# PAGE TEXT:
************

When God takes someone in hand to give rise to one of his works in the Church, the person concerned does now know what he or she will be doing. That person is God's instrument. And I think that this might be true in my case, too.
The Movement which was born has all the qualities of a work of God: unconditional unity with the Church, a fruitfulness and outreach disproportionate to any purely human strength or talent; crosses, but also fruits and fruits, very abundant fruits.
And God's instruments, generally speaking, have one characteristic: smallness, weakness. St. Paul says,"God chose those who by human standards are weak... God chose ... those that count for nothing ... so that no human being may feel boastful before God" (1 Cor 1:27-29). And as God’s hand moves this instrument, he forms it through a thousand deft strokes, making use of joyful as well as sorrowful elements. In this way he makes it more and more suited to the task it has to fulfil, until the point that it acquires a profound knowledge of self and can truly say: I am nothing, God is everything.
When everything began in Trent, I did not have a plan, I knew nothing. The idea for this Movement was in God, the plan was in heaven. It was like this at the beginning. It had been so during the 60 years and more of the Focolare Movement's development.
A first sign. It was 1939. I was invited to go to Loreto, the famous Marian town and shrine located in central Italy, for a gathering of Catholic students. Loreto was to be the starting point of my spiritual experience.
I attended the meetings with all the others. As soon as I could, however, on the first breaks, I ran to the Little House, which is now encased in a fortress-like church and which people think was part of the house of Nazareth. I did not have time to check whether historically this was the place which housed the Holy Family or not. I used to kneel down beside a wall blackened by the smoke of the candles. I could not utter a word. Something new and divine enveloped me, almost overwhelming me.
I contemplated in my mind the life of virginity of those three people. So Mary would have lived here. Joseph would have walked across the room, from here to there. The child Jesus in their midst would have known this place for years. The walls would have echoed with the voice of this child… tears fell uncontrollably. That is what happened the first time. But then, at every break between meetings, I always hurried there. That dwelling together of virgins with Jesus present among them attracted me irresistibly.
Then came the last day. The church was filled with young people. A thought flashed through my mind, one which I will never forget:“you will be followed by an array of virgins.”
Once back in Trent I met with my students ─ I was a primary school teacher ─ and the parish priest. He saw how happy I was and asked:"Have you found your way in life?" "Yes," I said. ""Marriage?" "No." "The Convent?" "No." "A life of virginity in the world?" "No," I said, "it is a fourth way". But I knew nothing more.
Four years went by.

************

# MATERIAL SHOWN:
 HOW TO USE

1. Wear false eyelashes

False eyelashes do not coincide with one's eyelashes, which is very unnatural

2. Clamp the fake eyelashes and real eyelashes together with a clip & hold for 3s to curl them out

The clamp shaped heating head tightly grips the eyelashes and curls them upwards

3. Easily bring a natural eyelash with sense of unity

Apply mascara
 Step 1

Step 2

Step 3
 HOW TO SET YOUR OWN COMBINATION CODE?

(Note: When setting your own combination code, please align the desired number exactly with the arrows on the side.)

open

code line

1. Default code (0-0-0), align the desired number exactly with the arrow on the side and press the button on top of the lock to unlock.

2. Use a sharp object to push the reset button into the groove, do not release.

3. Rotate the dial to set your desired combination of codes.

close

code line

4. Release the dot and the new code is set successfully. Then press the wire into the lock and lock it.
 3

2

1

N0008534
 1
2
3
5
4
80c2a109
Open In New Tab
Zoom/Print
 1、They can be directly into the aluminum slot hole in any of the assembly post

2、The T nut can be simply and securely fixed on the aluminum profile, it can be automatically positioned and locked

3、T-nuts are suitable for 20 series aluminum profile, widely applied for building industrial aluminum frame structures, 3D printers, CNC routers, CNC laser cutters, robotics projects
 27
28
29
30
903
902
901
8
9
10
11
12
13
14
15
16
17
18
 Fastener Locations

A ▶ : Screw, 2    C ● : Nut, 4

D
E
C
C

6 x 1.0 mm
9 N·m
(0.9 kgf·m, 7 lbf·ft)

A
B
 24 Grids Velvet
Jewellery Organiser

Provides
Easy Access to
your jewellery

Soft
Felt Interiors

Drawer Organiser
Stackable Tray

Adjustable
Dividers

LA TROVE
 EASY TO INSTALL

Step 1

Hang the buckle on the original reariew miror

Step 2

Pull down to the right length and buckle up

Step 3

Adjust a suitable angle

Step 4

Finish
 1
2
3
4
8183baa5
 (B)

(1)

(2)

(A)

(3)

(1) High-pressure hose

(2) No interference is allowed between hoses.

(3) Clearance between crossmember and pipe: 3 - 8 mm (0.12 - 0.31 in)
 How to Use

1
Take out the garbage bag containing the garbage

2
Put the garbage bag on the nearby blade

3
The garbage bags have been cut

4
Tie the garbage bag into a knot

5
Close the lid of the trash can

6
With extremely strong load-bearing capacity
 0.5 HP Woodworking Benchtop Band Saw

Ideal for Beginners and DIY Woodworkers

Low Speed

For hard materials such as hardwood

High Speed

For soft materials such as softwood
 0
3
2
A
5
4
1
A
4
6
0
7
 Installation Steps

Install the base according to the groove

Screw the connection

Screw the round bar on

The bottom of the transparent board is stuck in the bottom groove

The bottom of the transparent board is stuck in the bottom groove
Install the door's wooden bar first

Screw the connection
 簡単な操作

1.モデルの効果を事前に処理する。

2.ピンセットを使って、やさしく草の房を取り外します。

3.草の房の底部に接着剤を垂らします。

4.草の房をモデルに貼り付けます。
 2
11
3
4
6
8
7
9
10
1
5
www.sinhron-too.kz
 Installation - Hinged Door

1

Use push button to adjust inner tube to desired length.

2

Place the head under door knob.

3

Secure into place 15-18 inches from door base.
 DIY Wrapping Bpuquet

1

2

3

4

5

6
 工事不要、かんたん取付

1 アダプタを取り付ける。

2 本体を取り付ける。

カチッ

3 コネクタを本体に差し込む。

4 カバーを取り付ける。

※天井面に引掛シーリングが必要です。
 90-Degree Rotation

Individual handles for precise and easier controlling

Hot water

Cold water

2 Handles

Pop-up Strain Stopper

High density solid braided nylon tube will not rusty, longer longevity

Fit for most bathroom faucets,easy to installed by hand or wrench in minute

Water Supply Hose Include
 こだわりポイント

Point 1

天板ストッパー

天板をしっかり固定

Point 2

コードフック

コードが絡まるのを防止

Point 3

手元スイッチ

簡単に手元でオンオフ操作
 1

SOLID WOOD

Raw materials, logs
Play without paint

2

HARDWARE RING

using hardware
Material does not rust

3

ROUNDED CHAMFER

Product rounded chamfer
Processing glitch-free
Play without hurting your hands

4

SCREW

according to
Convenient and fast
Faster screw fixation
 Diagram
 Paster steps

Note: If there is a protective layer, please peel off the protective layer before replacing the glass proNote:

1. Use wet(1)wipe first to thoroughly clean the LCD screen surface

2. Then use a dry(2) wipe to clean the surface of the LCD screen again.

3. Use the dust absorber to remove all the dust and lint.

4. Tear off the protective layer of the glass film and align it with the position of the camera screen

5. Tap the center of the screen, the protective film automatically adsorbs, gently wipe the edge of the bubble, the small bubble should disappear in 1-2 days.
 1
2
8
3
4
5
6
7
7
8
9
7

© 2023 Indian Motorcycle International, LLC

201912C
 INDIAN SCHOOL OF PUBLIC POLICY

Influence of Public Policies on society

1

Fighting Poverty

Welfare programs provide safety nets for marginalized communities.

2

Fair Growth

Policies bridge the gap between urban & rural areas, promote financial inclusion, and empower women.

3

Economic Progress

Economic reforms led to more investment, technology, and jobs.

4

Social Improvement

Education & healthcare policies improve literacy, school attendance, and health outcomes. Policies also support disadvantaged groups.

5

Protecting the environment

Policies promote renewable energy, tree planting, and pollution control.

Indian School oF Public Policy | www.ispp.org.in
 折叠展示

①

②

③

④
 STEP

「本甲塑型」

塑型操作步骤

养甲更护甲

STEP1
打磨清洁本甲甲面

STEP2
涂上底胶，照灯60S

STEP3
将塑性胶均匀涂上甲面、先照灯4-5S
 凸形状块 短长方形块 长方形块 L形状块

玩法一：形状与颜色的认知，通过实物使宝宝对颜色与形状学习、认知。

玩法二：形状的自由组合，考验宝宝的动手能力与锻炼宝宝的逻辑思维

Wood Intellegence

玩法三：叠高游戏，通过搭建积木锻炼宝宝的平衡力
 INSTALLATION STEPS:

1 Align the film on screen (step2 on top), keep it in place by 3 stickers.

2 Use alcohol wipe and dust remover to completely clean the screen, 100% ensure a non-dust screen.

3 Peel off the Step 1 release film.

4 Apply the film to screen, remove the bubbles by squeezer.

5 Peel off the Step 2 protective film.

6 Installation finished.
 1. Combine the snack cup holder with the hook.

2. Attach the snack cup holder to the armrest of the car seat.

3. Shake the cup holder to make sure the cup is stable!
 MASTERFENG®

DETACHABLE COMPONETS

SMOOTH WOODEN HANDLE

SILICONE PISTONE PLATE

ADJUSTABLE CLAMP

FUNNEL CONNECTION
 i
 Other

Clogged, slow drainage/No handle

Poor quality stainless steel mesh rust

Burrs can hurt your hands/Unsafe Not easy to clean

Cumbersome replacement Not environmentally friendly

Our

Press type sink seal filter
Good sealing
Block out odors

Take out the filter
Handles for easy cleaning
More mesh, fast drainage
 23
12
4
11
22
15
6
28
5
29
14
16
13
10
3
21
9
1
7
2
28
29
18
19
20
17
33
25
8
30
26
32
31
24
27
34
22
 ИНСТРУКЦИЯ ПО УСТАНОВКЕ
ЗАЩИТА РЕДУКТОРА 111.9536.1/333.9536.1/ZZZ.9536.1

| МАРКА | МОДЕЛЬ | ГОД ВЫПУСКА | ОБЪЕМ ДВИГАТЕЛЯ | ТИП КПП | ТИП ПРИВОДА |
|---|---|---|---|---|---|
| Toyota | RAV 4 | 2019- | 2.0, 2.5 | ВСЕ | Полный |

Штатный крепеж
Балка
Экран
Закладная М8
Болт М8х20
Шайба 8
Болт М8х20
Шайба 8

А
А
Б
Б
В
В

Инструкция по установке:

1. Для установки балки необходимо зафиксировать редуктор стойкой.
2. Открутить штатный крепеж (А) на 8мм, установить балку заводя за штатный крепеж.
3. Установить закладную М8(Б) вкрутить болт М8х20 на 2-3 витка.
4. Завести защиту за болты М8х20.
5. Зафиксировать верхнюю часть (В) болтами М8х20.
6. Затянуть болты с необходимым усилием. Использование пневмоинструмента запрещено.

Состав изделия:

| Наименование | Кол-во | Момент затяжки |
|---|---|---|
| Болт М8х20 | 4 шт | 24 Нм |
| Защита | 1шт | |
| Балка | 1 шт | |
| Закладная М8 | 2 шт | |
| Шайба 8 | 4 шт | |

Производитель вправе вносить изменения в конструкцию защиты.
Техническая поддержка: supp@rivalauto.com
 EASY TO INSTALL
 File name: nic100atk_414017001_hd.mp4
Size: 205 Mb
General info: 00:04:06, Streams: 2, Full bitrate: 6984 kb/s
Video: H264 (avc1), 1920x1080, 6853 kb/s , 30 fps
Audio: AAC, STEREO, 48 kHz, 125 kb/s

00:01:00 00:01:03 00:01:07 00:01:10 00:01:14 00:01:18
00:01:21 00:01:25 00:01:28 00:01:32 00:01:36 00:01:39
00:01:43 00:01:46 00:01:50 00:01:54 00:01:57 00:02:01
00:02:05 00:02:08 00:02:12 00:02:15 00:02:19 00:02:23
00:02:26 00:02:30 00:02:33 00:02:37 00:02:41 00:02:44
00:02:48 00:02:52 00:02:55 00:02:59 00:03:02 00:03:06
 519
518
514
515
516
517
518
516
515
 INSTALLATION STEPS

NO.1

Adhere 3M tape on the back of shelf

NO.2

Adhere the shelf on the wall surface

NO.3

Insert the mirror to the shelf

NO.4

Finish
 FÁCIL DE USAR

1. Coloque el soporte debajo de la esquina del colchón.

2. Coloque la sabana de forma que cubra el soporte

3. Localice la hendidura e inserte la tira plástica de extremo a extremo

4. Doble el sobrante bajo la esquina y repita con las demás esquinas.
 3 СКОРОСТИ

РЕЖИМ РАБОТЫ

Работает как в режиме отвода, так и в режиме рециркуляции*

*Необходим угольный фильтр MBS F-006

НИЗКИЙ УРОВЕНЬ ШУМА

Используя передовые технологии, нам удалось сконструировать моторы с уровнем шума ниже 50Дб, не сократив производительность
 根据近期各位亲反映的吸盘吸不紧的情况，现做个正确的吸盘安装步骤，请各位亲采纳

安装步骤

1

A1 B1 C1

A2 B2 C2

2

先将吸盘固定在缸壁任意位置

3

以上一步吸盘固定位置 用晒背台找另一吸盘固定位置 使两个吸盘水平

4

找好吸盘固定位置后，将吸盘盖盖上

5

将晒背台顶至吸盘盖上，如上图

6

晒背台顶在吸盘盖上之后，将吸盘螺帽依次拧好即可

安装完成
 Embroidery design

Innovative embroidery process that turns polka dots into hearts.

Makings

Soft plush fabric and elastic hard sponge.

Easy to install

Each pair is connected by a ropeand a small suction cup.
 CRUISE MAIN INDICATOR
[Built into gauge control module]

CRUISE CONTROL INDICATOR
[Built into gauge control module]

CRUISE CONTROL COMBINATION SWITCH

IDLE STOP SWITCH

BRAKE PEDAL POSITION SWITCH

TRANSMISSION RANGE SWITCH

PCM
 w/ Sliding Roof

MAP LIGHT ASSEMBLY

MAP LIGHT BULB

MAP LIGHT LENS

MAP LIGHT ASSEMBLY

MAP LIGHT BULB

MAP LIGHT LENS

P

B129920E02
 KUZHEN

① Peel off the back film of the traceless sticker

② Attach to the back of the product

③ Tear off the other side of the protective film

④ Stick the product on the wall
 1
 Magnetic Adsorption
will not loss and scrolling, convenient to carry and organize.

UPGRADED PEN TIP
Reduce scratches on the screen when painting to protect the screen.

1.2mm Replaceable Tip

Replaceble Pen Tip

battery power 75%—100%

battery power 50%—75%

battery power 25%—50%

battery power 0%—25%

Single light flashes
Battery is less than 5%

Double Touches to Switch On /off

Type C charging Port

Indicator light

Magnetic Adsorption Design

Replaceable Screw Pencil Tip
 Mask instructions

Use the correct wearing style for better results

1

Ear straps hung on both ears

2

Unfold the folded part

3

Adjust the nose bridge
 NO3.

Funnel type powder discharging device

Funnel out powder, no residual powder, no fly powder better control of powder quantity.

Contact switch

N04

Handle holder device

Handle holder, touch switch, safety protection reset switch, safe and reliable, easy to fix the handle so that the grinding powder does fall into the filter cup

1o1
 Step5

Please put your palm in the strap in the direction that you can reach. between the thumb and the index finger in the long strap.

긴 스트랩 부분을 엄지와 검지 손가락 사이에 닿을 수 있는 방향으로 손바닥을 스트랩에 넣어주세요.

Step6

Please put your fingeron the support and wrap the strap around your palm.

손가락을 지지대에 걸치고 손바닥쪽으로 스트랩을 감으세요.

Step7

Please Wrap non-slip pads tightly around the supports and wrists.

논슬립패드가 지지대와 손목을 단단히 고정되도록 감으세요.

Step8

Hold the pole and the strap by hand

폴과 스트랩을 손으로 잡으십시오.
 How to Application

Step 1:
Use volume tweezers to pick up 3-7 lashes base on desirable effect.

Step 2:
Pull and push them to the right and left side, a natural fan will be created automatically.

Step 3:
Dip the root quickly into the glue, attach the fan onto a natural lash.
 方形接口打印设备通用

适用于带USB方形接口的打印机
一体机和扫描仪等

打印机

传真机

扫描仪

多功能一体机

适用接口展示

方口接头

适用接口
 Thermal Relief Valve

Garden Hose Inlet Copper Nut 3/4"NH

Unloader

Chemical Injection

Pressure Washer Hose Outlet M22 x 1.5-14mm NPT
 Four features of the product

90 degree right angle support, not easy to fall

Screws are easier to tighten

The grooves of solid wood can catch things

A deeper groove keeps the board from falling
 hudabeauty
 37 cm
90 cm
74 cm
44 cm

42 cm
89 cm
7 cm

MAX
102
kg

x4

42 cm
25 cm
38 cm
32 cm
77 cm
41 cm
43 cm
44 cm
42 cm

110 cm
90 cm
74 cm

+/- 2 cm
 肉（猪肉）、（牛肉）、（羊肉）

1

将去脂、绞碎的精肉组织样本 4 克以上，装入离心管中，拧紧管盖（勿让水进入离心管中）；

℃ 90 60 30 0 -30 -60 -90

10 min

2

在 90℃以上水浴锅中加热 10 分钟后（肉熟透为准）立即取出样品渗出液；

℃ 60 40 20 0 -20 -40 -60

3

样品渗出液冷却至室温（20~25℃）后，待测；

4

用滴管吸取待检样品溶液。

************

# PROBLEM SET:
[1] In the account of the Focolare Movement's origins, list every way of life that comes up in the exchange between the narrator and the parish priest.
[2] According to the account of the Focolare Movement's origins, in what year was the narrator invited to Loreto?
[3] Continue the account of the Focolare Movement's origins from the sentence "Four years went by."
The entries have no connection to the account of the Focolare Movement's origins.

# YOUR WRITTEN ANSWERS:
[1] Marriage, the convent, a life of virginity in the world, and a fourth way.

[2] 1939.

[3]
One day, while doing an act of love I realized that God was calling me to give myself to him forever. I asked a priest for permission to do this and obtained it. It was December 7, 1943. The inner joy I experienced was boundless, secret, but contagious. Through different circumstances I came to meet young people my own age. They wanted to follow my way.
It was 1944. The war was raging in Trent, too. It meant disaster, destruction, death. The bombings continued and the people or things that had been in some way the ideal of our young hearts were taken from us. One loved her home: it was damaged. Another was waiting to get married: her fiancé did not come back from the front. Studies were my ideal: the war prevented me from going to the university.
All that was happening affected us deeply. The lesson that God was offering us in these circumstances was clear:everything is vanity of vanities. Everything passes... A question surfaced in our minds: is there an ideal that does not die, that no bomb can destroy, an ideal we can give our whole selves to?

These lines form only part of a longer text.